▶ _Document passage_:
━━━
The Company continues to operate in normal course of business and does not see any
material impact on the operations of the Company.
Dismissal of Petition for initiation of CIRP
The Hon'ble NCLT vide its order dated November 18, 2022 has dismissed petition filed by
one of the secured lenders for initiation of CIRP under Section 7 of the Insolvency &
Bankruptcy Code, 2016 (IBC). The said lender has filed an appeal against this
order before the Hon'ble National Company Law Appellate Tribunal (NCLAT). EARC
who is the lead lender of the Company has filed its Intervention Application in
abovementioned Appeal. The Company has filed its reply to the appeal as well as EARC
intervention application and now matter is posted for hearing.
Going Concern
Events, as stated in Financial Statements for the year ended March 31, 2023, cast
significant doubt on the Company's ability to continue as a going concern. However, with
the telecom sector moving towards stabilization, management believes that below events in
telecom sector are positive developments which will lead to increased demand for its
towers and thereby increase in the revenue and EBITDA levels.
1. Revival package approved by the Government of India for telecom sector;
2. Hike in mobile call and data tariffs by telecom operators;
3. Mapping of sites for 5G rollout by the operators.
In addition to the above, various resource optimization initiatives undertaken by the
Company, can lead to stabilization and revival. The Company is also regular in payment of
statutory dues, taxes, employee dues etc. Further, the Company also continues to pursue
contractual claims of approx. ' 15,34,023 Lakhs (as on June 30, 2023) from various
operators in respect of premature exits by them in the lock in period. One of such claims
of the Company against Tata Teleservices was settled during the year resulting in receipt
of arbitration award in favour of the Company and consequent recovery of ' 2,900 Lakhs.
It was also observed in the order dated November 18, 2022 passed by the Hon'ble NCLT
that the business of the Company is sustainable, it is a viable going concern under its
current management and the overall financial health of the Company is not bad enough to be
admitted under CIRP
Considering the above facts, decision of NCLT in favor of the Company and as the
Company does not have any intention to stop its operations or liquidate its assets, the
Company continues to prepare the books of account on Going Concern basis.
━━━
▶ _Record extracts_:
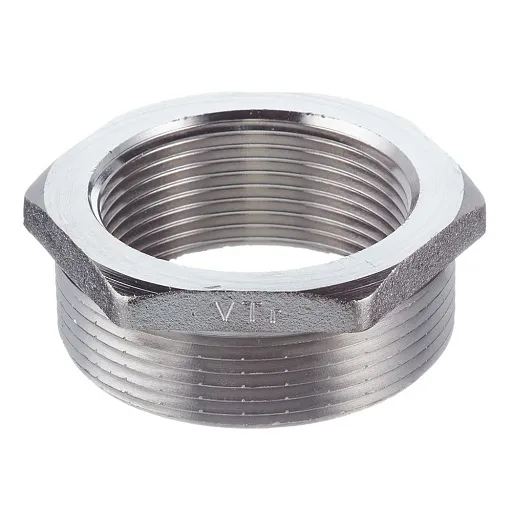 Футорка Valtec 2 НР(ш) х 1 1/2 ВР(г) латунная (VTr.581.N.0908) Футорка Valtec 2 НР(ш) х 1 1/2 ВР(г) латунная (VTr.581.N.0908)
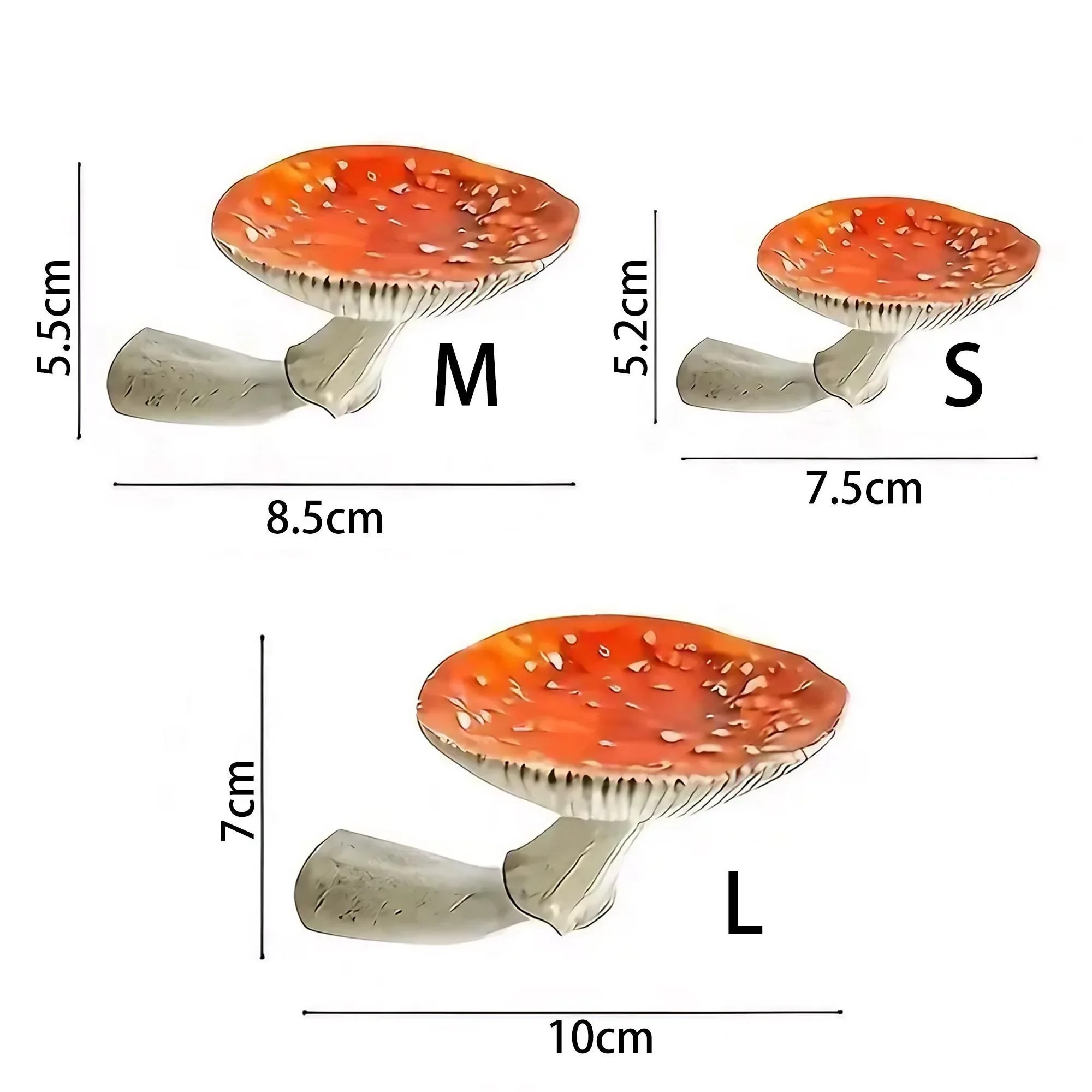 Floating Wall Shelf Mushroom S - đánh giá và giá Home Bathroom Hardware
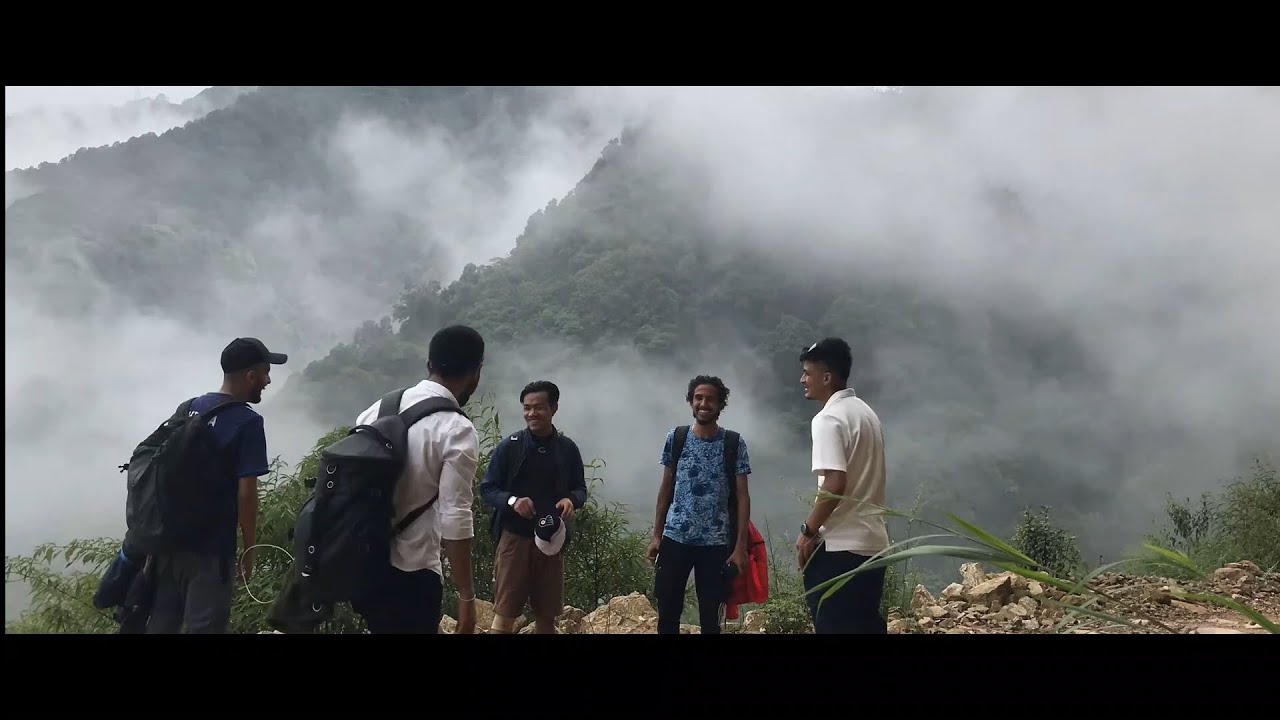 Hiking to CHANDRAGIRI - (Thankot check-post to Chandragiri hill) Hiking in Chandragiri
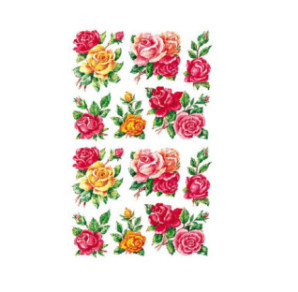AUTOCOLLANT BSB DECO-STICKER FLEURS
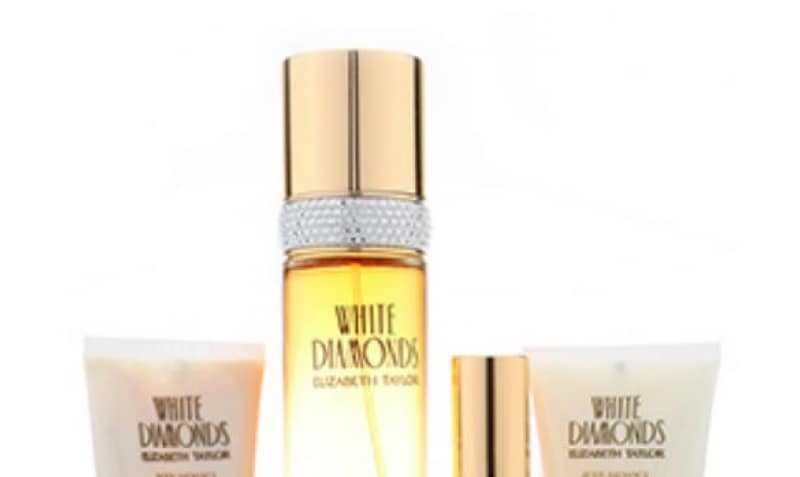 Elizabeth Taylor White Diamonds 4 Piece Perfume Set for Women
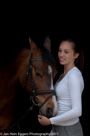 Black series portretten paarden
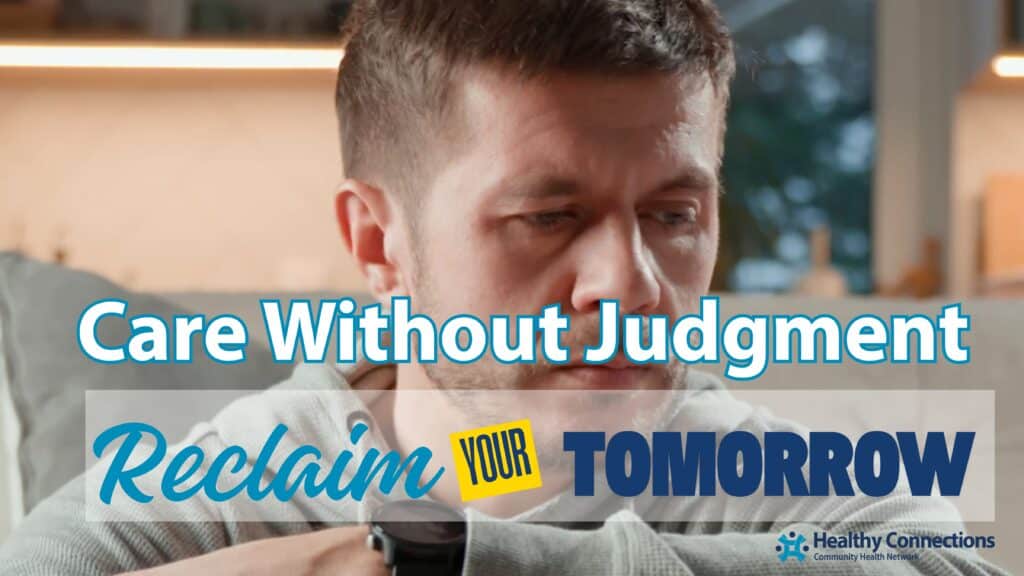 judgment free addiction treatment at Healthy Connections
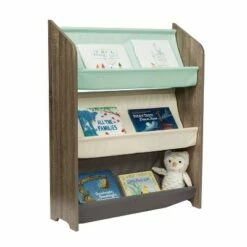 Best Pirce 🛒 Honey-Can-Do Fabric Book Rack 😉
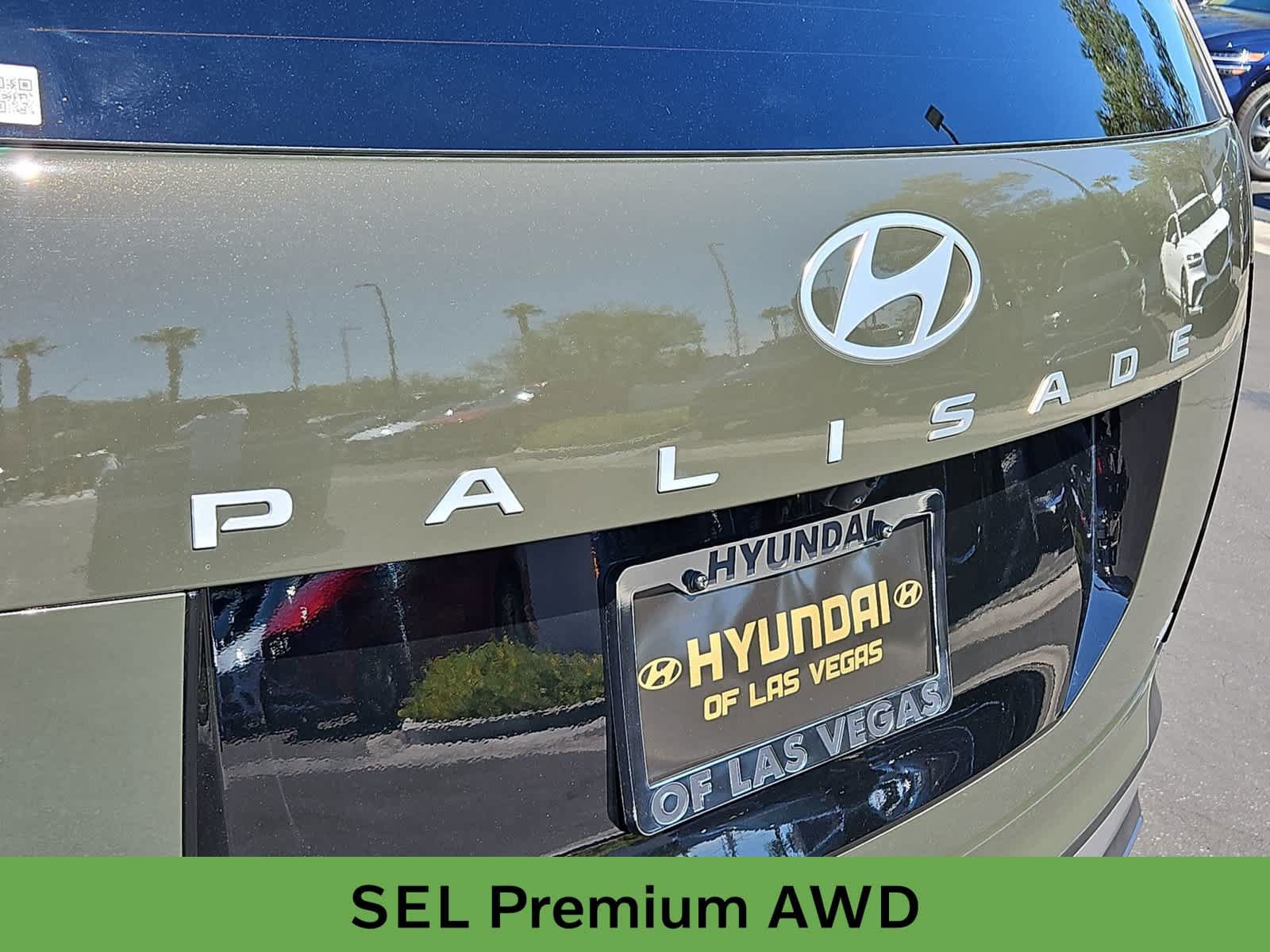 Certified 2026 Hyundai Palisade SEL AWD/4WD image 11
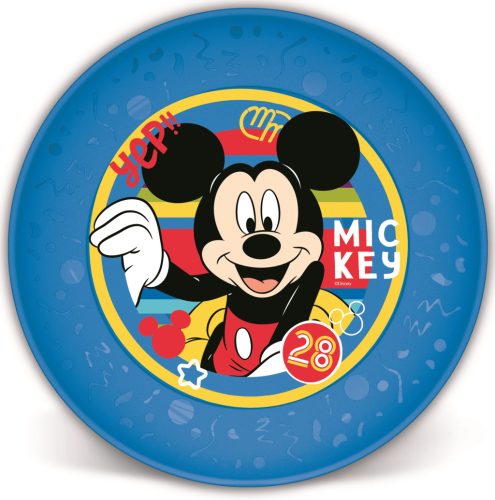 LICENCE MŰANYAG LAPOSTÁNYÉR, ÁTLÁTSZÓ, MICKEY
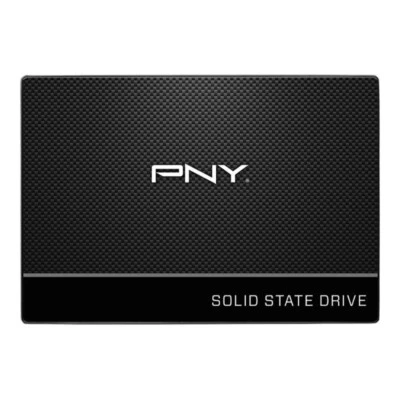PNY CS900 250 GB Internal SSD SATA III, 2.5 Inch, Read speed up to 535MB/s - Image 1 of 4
━━━
▶ _Problem to solve_:
Swap "liquidate" for "sell off" and reproduce the going concern section between "It was also" and "Going Concern basis.", inclusive. Rely only on the going concern section, not on the entries.

▶ _Task response_:
It was also observed in the order dated November 18, 2022 passed by the Hon'ble NCLT
that the business of the Company is sustainable, it is a viable going concern under its
current management and the overall financial health of the Company is not bad enough to be
admitted under CIRP
Considering the above facts, decision of NCLT in favor of the Company and as the
Company does not have any intention to stop its operations or sell off its assets, the
Company continues to prepare the books of account on Going Concern basis.